• _Textauszug_
Zulassungspflicht: Grundsätzlich sollen alle Berufsausübungsgesellschaften zukünftig zulassungspflichtig sein und Mitglieder der Rechtsanwaltskammern, Patentanwaltskammer beziehungsweise der Steuerberaterkammern werden. Die Zulassung der Berufsausübungsgesellschaft ermögliche den Kammern insbesondere bei Gesellschaften mit beschränkter Haftung sowie bei interprofessionellen Gesellschaften eine Überprüfung, ob diese die für die Einhaltung der Berufspflichten erforderlichen Voraussetzungen erfüllen. Reine Personengesellschaften ohne Haftungsbeschränkung, denen nur Angehörige der rechts-, wirtschafts- und steuerberatenden Berufe angehören, sollen von der Zulassungspflicht jedoch ausgenommen werden.

Einheitliche Anforderungen an Gesellschafter- und Kapitalstruktur: Die bisherigen Mehrheitserfordernisse entfallen. Diese sind laut Justizministerium nicht erforderlich, um die Einhaltung der Berufspflichten sicherzustellen. Die Absicherung der Einhaltung der Berufspflichten erfolge künftig dadurch, dass die Berufsausübungsgesellschaft ihnen unmittelbar unterliegt.

[Einträge des Datensatzes]
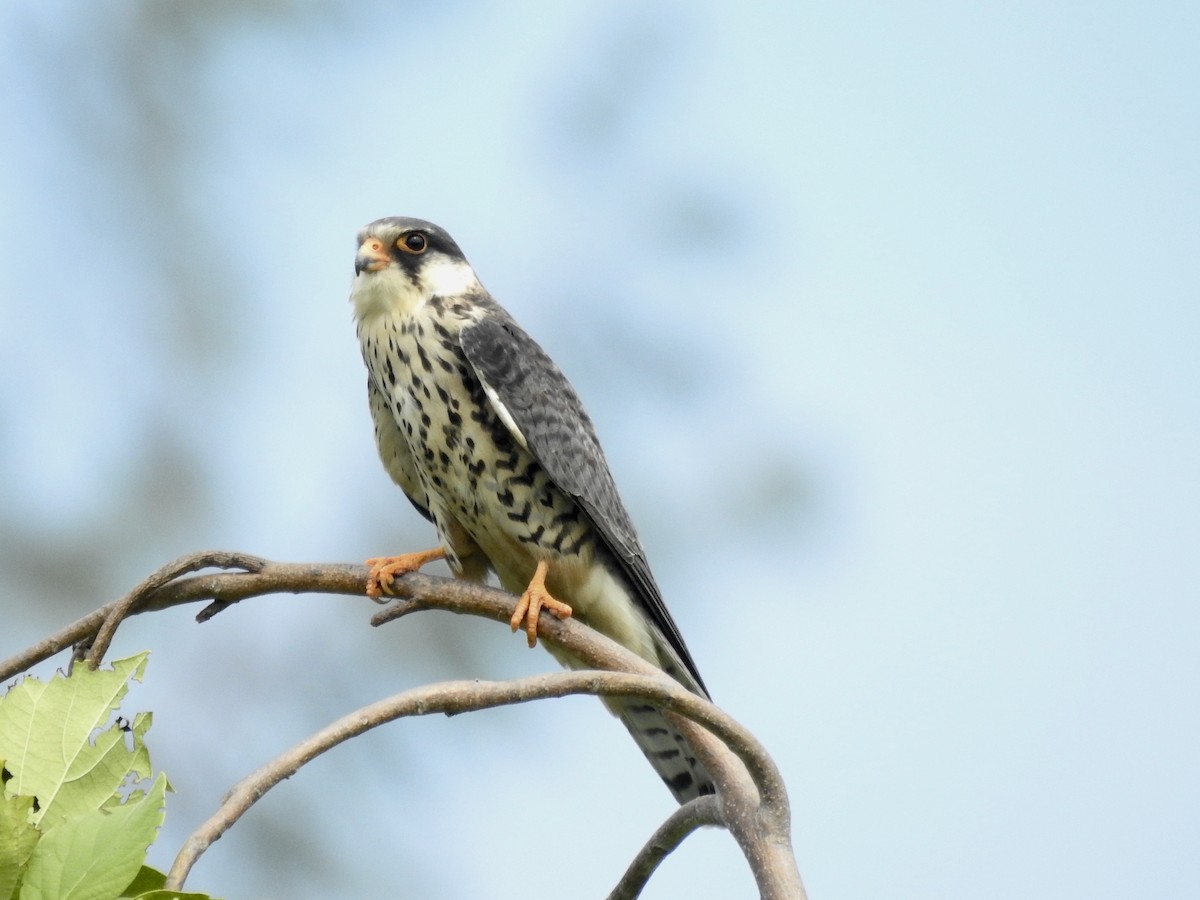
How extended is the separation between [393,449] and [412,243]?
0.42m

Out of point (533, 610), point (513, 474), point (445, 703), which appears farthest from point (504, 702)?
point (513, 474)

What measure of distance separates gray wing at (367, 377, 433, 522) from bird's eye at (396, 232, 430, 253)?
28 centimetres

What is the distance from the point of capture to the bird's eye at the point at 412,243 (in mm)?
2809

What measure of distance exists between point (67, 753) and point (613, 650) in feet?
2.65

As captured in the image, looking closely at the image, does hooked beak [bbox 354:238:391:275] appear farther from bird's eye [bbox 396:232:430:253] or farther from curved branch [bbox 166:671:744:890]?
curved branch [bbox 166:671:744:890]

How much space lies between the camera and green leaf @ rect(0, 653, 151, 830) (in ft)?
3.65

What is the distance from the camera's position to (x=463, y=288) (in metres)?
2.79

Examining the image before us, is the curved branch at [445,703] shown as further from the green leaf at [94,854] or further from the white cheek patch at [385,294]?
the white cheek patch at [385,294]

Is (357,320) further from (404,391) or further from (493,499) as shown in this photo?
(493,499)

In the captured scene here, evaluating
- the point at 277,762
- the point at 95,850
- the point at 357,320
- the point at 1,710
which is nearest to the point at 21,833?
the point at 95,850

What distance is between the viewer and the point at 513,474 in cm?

• _Aufgabe_
Gib aus dem Textauszug zu den Berufsausübungsgesellschaften die Stelle wörtlich wieder, die bei den Worten „Zulassungspflicht: Grundsätzlich sollen“ einsetzt und nach den Worten „jedoch ausgenommen werden.“ aufhört.

• _Bearbeitete Aufgabe_
Zulassungspflicht: Grundsätzlich sollen alle Berufsausübungsgesellschaften zukünftig zulassungspflichtig sein und Mitglieder der Rechtsanwaltskammern, Patentanwaltskammer beziehungsweise der Steuerberaterkammern werden. Die Zulassung der Berufsausübungsgesellschaft ermögliche den Kammern insbesondere bei Gesellschaften mit beschränkter Haftung sowie bei interprofessionellen Gesellschaften eine Überprüfung, ob diese die für die Einhaltung der Berufspflichten erforderlichen Voraussetzungen erfüllen. Reine Personengesellschaften ohne Haftungsbeschränkung, denen nur Angehörige der rechts-, wirtschafts- und steuerberatenden Berufe angehören, sollen von der Zulassungspflicht jedoch ausgenommen werden.